Code Reviews and Bad Habits

rbrown46 · on Feb 20, 2014

We've been using Opera Critic (https://github.com/jensl/critic) where I work for about half a year. We did trial runs with Gerrit, Barkeep and Phabricator before settling on it. My impression is that its almost completely unknown outside of Opera, which is surprising given the feature set, clean UI and active development. The site used to review branches for the Critic project is also a demo: https://critic-review.org

It supports the model of having many atomic, reviewable commits on a topic branch. Where it seems to exceed Kiln is in the rebase/fixup workflow. You can push fixup commits in response to issues left by a reviewer. A fixup commit will automatically mark an issue it addresses as resolved when you push based on the lines it changes (the fixup must also be reviewed). You can later rebase the branch to integrate the fixups. It's pretty clever, and the way fixups are shown lets you see at a glance how the branch has evolved.

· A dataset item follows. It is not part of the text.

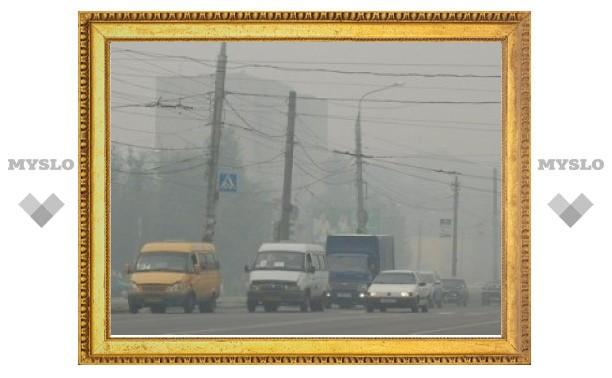 Высокое содержание угарного газа в смоге не повредило тулякам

As a reviewer, and as someone who often digs through five year old commits, I want feature branches to follow the most linear path possible. Approaches that are started and abandoned, and commits made on top of a branch in response to review feedback are noise. A well-crafted branch often has little to do with what happened during development.

jrockway · on Feb 20, 2014

I disagree with this; you make one patch for your reviewer to review. If you want to do two things, make two patches.

The history of how you made that patch should be irrelevant; if you care, your patch is too big. Split it up.

I will admit that this takes some getting used to. When I use git alone, I commit for every little thing I change. But that's not actually useful for other people to look at; what people really want are high-level patches that represent logical changes, not just physical edits of the source code.

I've also gotten myself into a lot of trouble by committing a lot of things and then splitting them up for review. This always takes a very long time.

So just focus on one thing at a time, send it for review, and make sure your coworkers believe that reviews are the most important thing they can be doing. Then you get the small commits you like, but also get a more readable history, and better feedback from reviewers.

js2 · on Feb 20, 2014

I couldn't disagree more.

First of all, Gerrit groups the related commits together in two ways:

1) As a list of dependencies: "This commit depends on; this commit is depended on by."

2) If you develop your feature on a topic branch (and you should), when you push the commits to gerrit you can (and should) specify the topic. The related changes are then grouped by topic. ("git push origin HEAD:refs/for/master/topic_name")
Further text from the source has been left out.